OPM Will Suspend Long Term Care Insurance Applications as a Sizeable Premium Increase Looms
The deadline to apply for the program before a two-year suspension is Dec. 19, but officials want applicants to go in with “eyes wide open” that rates will likely increase substantially.
The Office of Personnel Management plans to suspend applications for the Federal Long Term Care Insurance Program for two years beginning Dec. 19, in anticipation of a sizeable rate hike.
OPM announced the unusual measure last month in the Federal Register, and noted that federal workers who submit their applications by the deadline will still be considered for enrollment. FLTCIP was created in 2002 and assists with health care costs for participants who need help with daily personal functions, or who have a severe cognitive illness, and covers home care, nursing home or assisted living benefits.
“OPM is suspending applications for coverage in FLTCIP to allow OPM and the FLTCIP carrier to assess the benefit offerings and establish sustainable premium rates that reasonably and equitably reflect the cost of the benefits provided,” the agency wrote.
The program will continue to operate normally for current enrollees, although they will not be able to apply to increase their coverage. There are currently around 267,000 federal workers and retirees participating in the insurance plan, and OPM typically receives only a few thousand applications to enroll per year.
The decision to suspend applications for the program came after John Hancock Life and Health Insurance Co., the contractor that administers the program, informed OPM that it is likely that there will a premium increase sometime next year.
In recent years, the long term care insurance market has been plagued by large premium increases, in part because people have been living longer and in part because long term interest rates have been at historic lows since the aftermath of the 2008 financial crisis. The Federal Long Term Care Insurance Program last saw premiums increase by an average of 83% in 2016.
John Hatton, staff vice president of policy and programs for the National Active and Retired Federal Employees Association, said it is likely that OPM will examine whether there is anything they can do administratively to improve the stability of the program or propose legislation to alter the program.
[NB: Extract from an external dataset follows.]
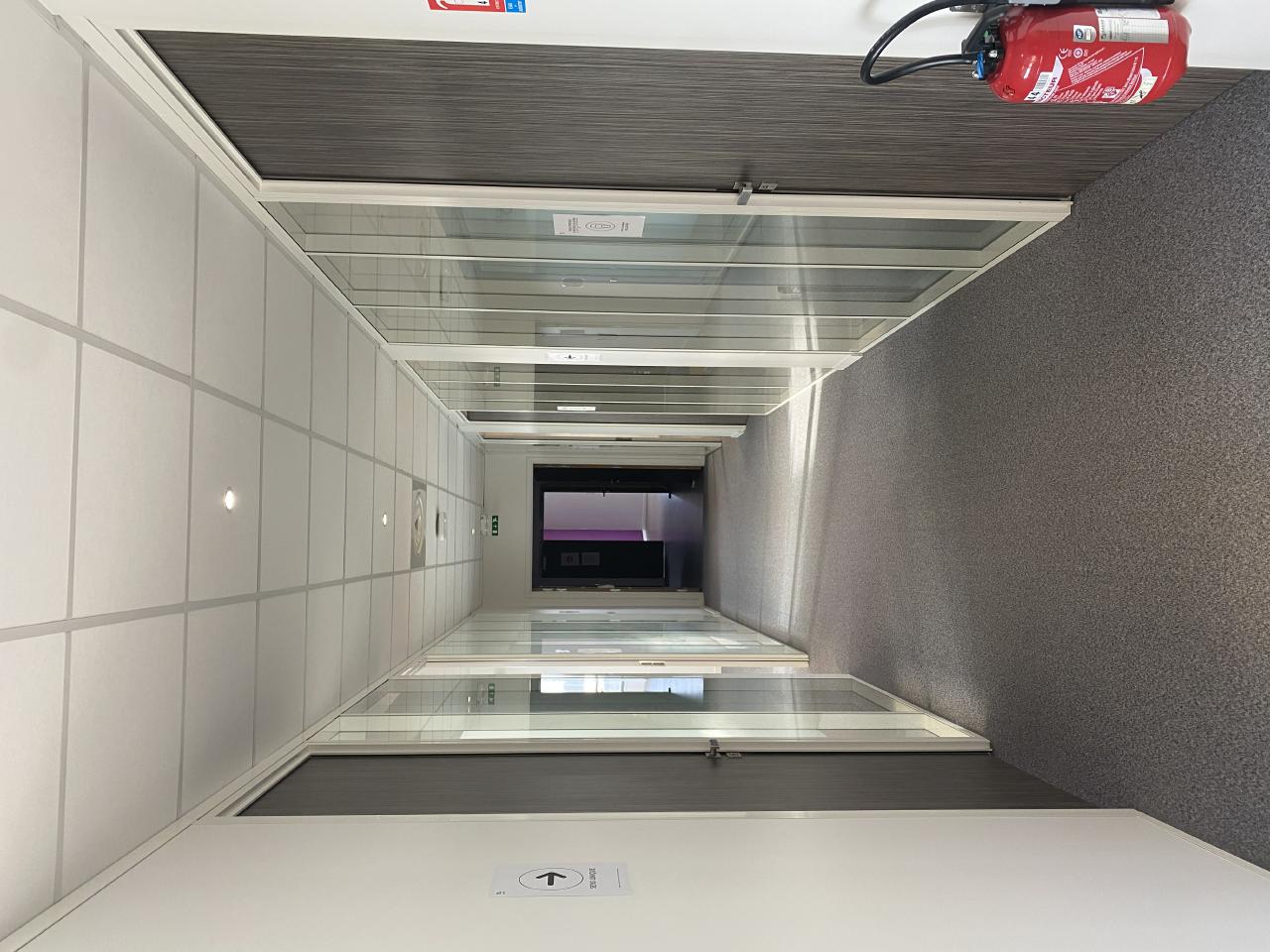 Location bureau Isneauville Seine-Maritime OLBUR2427817 9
“Reading the tea leaves, instituting a suspension of applications shows that there’s a lack of faith or trust that it’s designed in a way that can be sustainable,” he said. “The first premium increase was around 25%, the second was as high as 125% [in some cases], and 83% on average. These premiums were quoted with the intention of staying stable for the lifetime of the coverage, which is someone’s life. And it’s not just federal workers’. They were just not priced correctly to begin with.”
After the previous round of premium hikes, OPM instituted “FLTCIP 3.0,” which allows current enrollees to adjust their coverage downward in order to reduce the impact of rising premiums. Even with that change, Hatton said OPM likely made the right decision by suspending applications.
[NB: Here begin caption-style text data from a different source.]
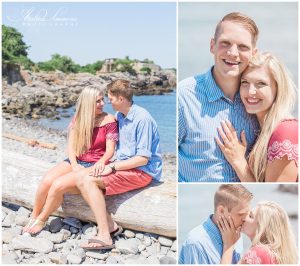 portland maine proposal photographer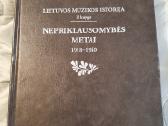 Muzikos istorija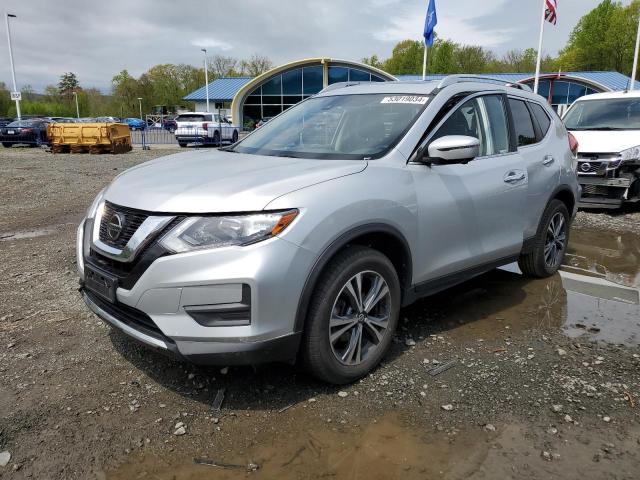 NISSAN ROGUE 2019 jn8at2mv4kw391901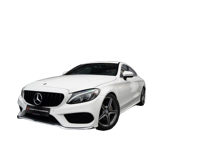 Mercedes Benz C Klasse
“If you can’t accurately quote someone what the cost will be for a product, it shouldn’t be open ended,” he said. “That said, the reason these premiums are going up is costs are very high, and people have to figure out how to plan for long term care costs, and there’s no public option aside from Medicaid, which only provides catastrophic coverage if you’re completely impoverished yourself.”
Ultimately, Hatton said he thinks that OPM will wind up having to request legislation from Congress to make the changes needed to stabilize the program.
“OPM, for their part, has done—within the structure of the program, I think—what they can do,” he said. “They hired an independent actuary to look at the assumptions and make sure that they’re right, they hired a consultant to look at various options, and we’ll see where that goes and what flexibility they have in the statute or whether they’ll need Congress to provide some flexibilities. But at the end of the day, the options that would emerge are going to be ones that are maybe tied more to affordability and certainty, but also less coverage.”